CSS v2

Related epic:  DM-2882 - Getting issue details... STATUS

Related stories:  DM-2966 - Getting issue details... STATUS

Problem Description

Existing version of CSS reads all information from Zookeeper (in python) when czar starts, makes a snapshot and makes it available to Qserv C++ layer. All the information is then statically cached througout the lifetime of czar. If any information in Zookeeper changes, czar will not know. With introductions of features such as creating / deleting databases, or keeping track of long-running queries, the existing model of static caching is not enough.

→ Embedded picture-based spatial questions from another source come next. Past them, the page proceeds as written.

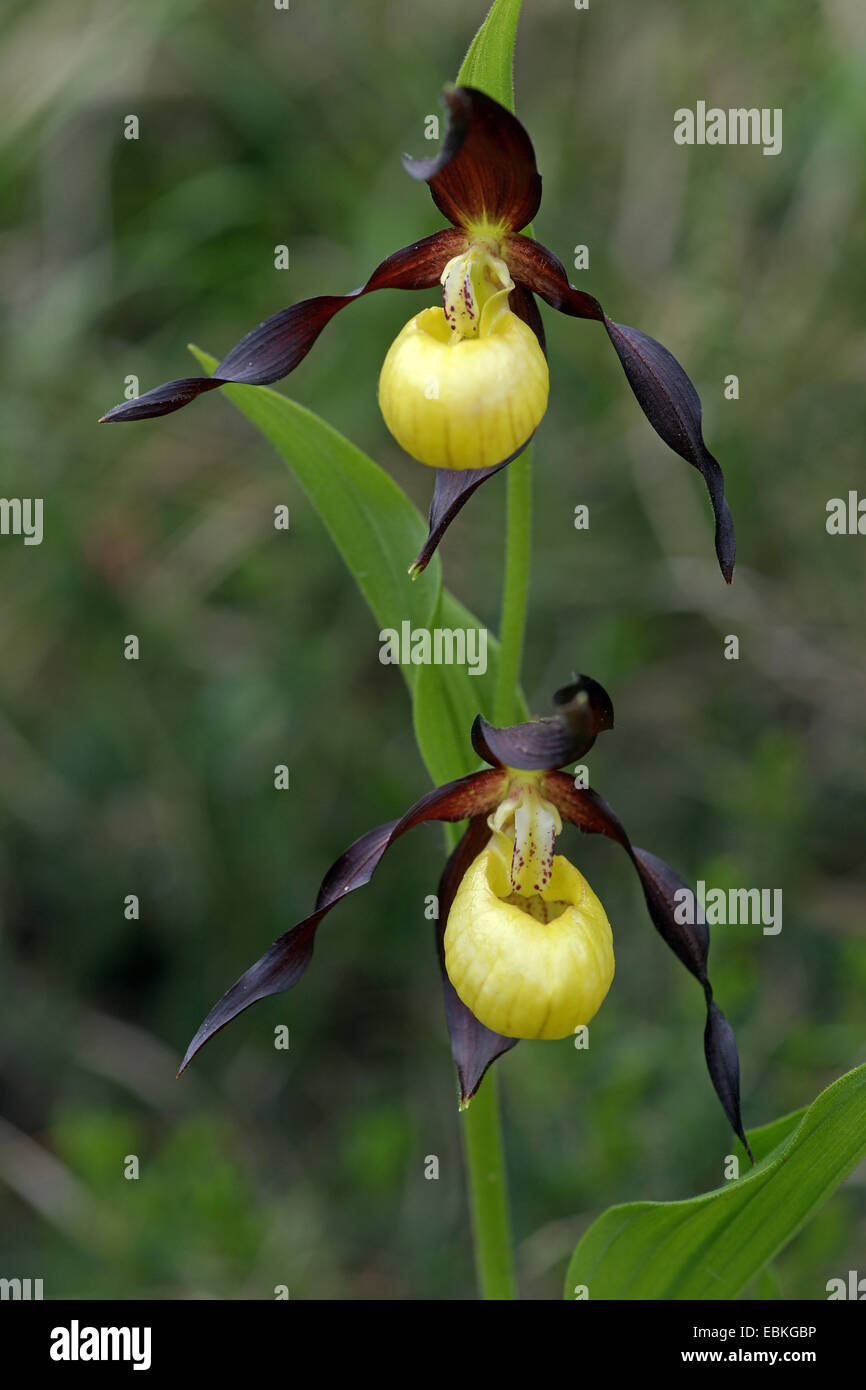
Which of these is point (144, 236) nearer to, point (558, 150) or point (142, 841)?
point (558, 150)

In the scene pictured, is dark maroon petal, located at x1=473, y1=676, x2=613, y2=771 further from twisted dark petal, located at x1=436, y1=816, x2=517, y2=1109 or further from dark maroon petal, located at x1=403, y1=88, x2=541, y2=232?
dark maroon petal, located at x1=403, y1=88, x2=541, y2=232

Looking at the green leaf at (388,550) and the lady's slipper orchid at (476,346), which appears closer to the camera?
the lady's slipper orchid at (476,346)

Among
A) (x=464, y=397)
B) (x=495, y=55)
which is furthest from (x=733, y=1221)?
(x=495, y=55)

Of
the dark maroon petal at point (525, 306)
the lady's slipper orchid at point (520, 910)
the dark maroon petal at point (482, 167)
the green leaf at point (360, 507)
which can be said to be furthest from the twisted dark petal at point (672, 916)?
the dark maroon petal at point (482, 167)

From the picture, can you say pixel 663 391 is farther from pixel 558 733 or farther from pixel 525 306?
pixel 558 733

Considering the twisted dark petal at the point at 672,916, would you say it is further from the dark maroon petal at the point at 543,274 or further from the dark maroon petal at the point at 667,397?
the dark maroon petal at the point at 543,274
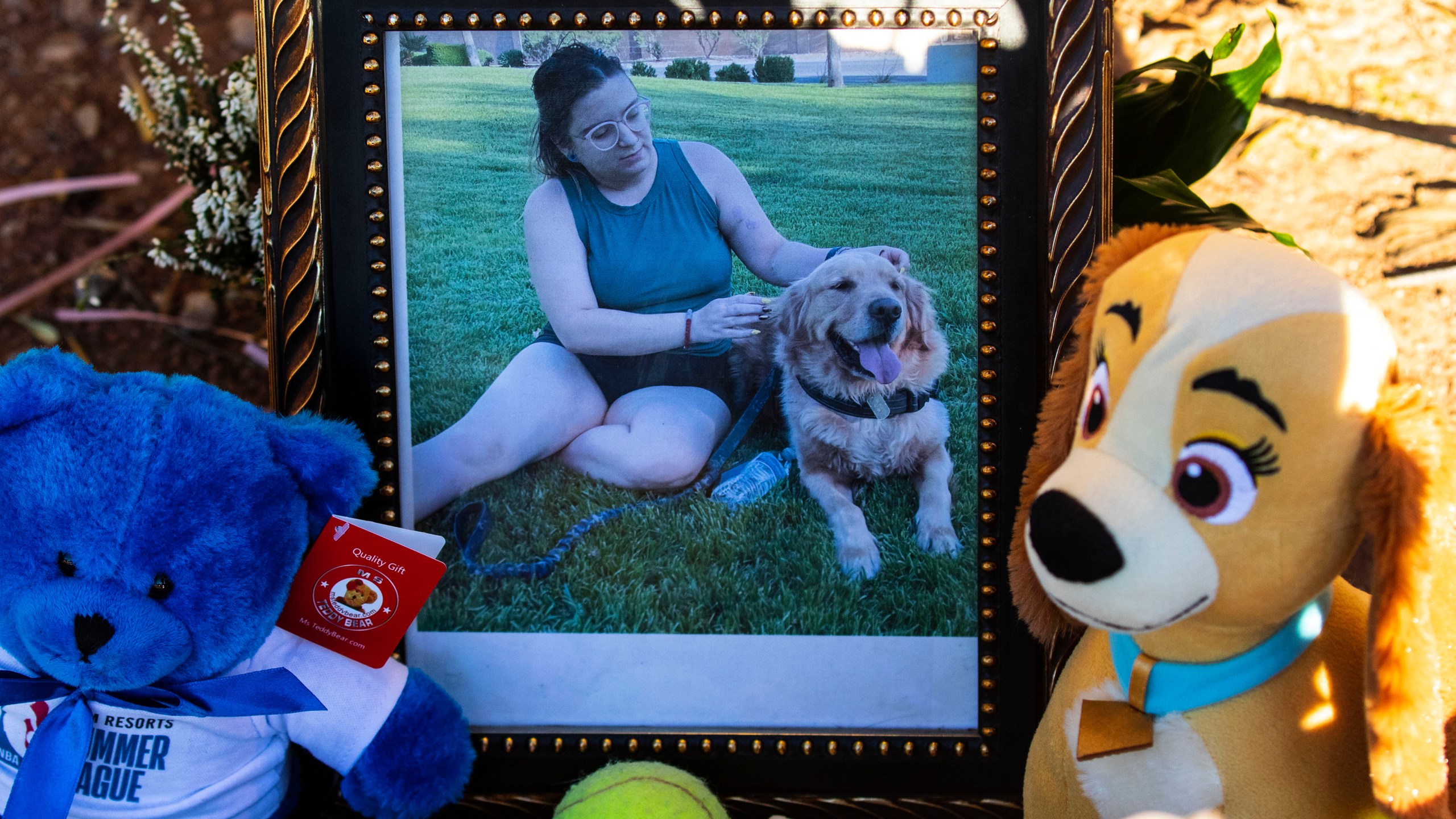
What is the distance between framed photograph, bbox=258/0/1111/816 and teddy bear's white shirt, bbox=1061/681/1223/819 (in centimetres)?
18

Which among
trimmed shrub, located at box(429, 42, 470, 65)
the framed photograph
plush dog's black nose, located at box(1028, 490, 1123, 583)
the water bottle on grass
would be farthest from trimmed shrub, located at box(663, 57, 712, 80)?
plush dog's black nose, located at box(1028, 490, 1123, 583)

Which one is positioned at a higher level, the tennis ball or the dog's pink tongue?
the dog's pink tongue

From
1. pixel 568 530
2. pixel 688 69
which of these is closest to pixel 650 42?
pixel 688 69

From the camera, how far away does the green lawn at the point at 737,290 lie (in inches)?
26.5

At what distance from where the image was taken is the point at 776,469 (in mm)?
691

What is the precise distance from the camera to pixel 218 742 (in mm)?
613

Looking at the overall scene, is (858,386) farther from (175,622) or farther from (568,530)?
(175,622)

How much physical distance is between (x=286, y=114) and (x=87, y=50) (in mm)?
491

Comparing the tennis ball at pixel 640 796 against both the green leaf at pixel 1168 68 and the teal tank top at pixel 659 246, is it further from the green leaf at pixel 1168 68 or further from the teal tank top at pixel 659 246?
the green leaf at pixel 1168 68

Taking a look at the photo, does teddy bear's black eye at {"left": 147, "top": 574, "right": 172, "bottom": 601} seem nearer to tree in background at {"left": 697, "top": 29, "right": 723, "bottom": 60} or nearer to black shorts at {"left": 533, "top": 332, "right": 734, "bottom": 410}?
black shorts at {"left": 533, "top": 332, "right": 734, "bottom": 410}

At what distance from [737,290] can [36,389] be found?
1.42ft

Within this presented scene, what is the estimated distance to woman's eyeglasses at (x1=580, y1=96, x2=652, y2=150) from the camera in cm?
68

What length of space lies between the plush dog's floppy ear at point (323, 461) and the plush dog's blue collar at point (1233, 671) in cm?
47

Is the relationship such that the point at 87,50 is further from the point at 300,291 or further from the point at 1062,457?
the point at 1062,457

Information about database/tables has to be delivered very quickly. Querying CSS for each query in real-time is generally undesirable for (a) performance and (b) overloading CSS reasons – there can be o(100-200) calls for various CSS-based information per query.

Information about all databases and tables involved in a single query has to be consistent. In the current system we are reading individual keys one by one. This is OK because the information is all static, but once we switch to more dynamic system, we need to pay attention to that, because something might be updated/deleted in between fetching keys. So, we need to ensure information fetched from CSS related to a given query has to be consistent.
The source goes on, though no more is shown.